A firm must take reasonable steps to ensure that an actuary, which it is planning to appoint or has appointed, provides information to the PRA about the actuary’s qualifications, skills, experience and any other relevant matters in accordance with the reasonable requests of the PRA.

4

Conflicts of Interest

4.1

A firm must take reasonable steps to ensure that an actuary that it appoints:

  1. (1) does not perform the function of Chief Executive function;
  2. (2) does not, if he is to perform the With-Profits Actuary function, become a member of the firm's governing body; and
  3. (3) does not perform any other function on behalf of the firm which could give rise to a significant conflict of interest.

5

With-Profits Actuary Function

5.1

An actuary appointed to perform the With-Profits Actuary function must:

  1. (1) advise the firm's management, at the level of seniority that is reasonably appropriate, on key aspects of the discretion to be exercised affecting those classes of the with-profits insurance business of the firm in respect of which he has been appointed;
  2. (2) advise the firm's governing body as to whether the assumptions used to calculate the future discretionary benefits within the technical provisions under Technical Provisions 9.1 are consistent with the firm's PPFM in respect of those classes of the firm's with-profits insurance business;
  3. (3) at least once a year, report to the firm's governing body on key aspects (including those aspects of the firm's application of its PPFM on which the advice described in (1) has been given) of the discretion exercised in respect of the period covered by his report affecting those classes of with-profits insurance business of the firm;
  4. (4) request from the firm such information and explanations as he reasonably considers necessary to enable him properly to perform the duties in (1) to (3);
  5. (5) advise the firm as to the data and systems that he reasonably considers necessary to be kept and maintained to provide the duties in (4); and
  6. (6) in the case of a friendly society to which this section applies, perform the function of appropriate actuary under section 12 (Reinsurance) of the Friendly Societies Act 1992 or section 23A (Reinsurance) of the Friendly Societies Act 1974 as applicable, in respect of those classes of its with-profits insurance business covered by his appointment.

6

Duties of Actuaries

6.1

An actuary appointed under this Part must be objective in performing his duties.

6.2

An actuary appointed under this Part must take reasonable steps to satisfy himself that he is free from bias, or from any conflict of interest from which bias may reasonably be inferred.
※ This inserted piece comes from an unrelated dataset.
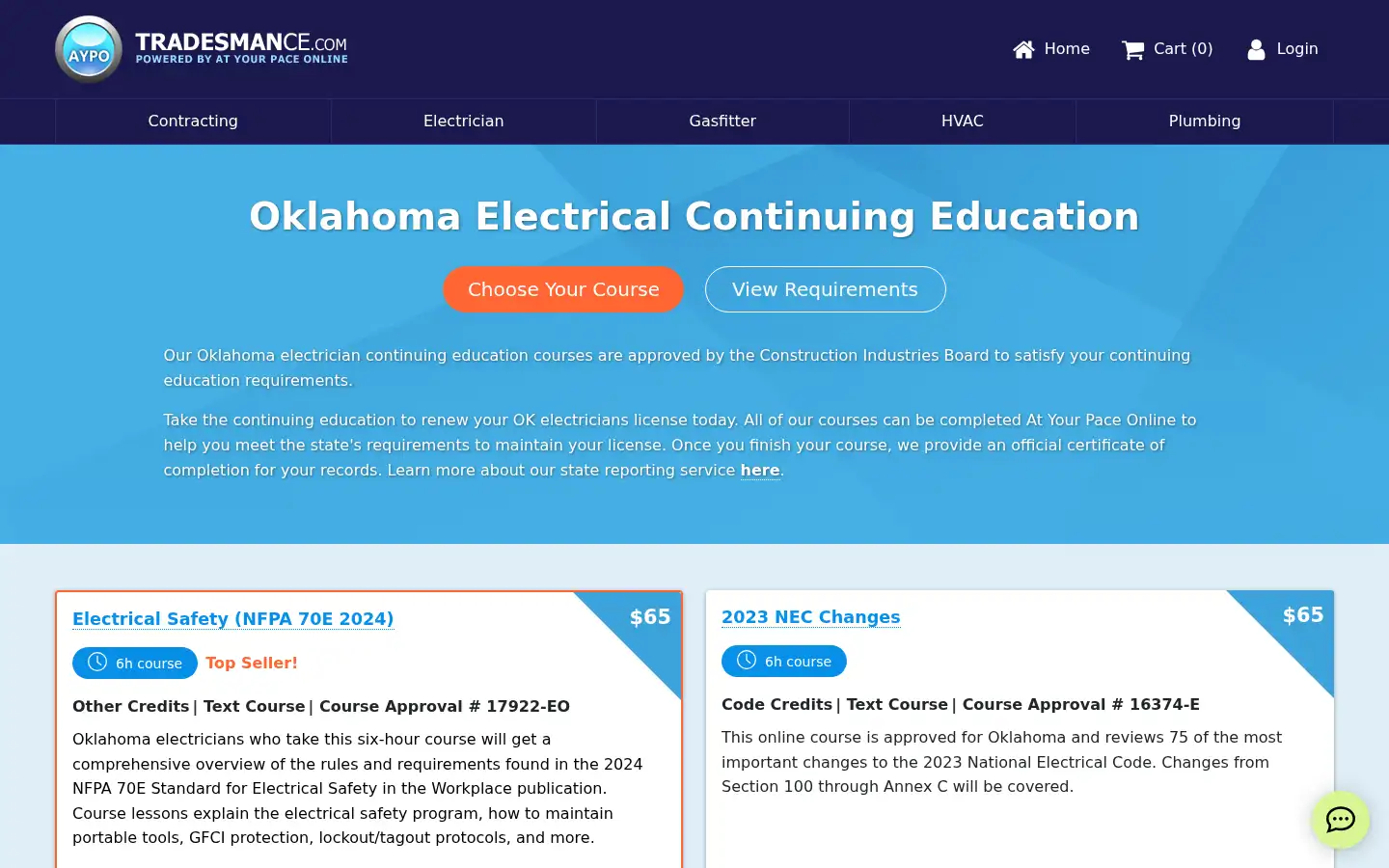 Screenshot of tradesmance.com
He must take appropriate action where this is not the case.

6.3

When carrying out his duties, an actuary appointed under this chapter must pay due regard to generally accepted actuarial practice.

6.4

An actuary must notify the PRA without delay if the actuary:

  1. (1) is removed from office by a firm;
  2. (2) is formally notified of such removal from office;
  3. (3) resigns before the term of office expires;
  4. (4) is not re-appointed by a firm; or
  5. (5) is disqualified from being the actuary of:
    1. (a) any undertaking or particular class of undertaking; or
    2. (b) any firm or particular class of firm.

6.5

In the circumstances set out in 6.4, the actuary must notify the PRA without delay:

  1. (1) of any matter connected with the removal or ceasing of the office of actuary that the actuary thinks ought to be drawn to the PRA's attention; or
  2. (2) that there is no such matter.

7

Lloyd’s

7.1

This Part applies to the Society and managing agents separately.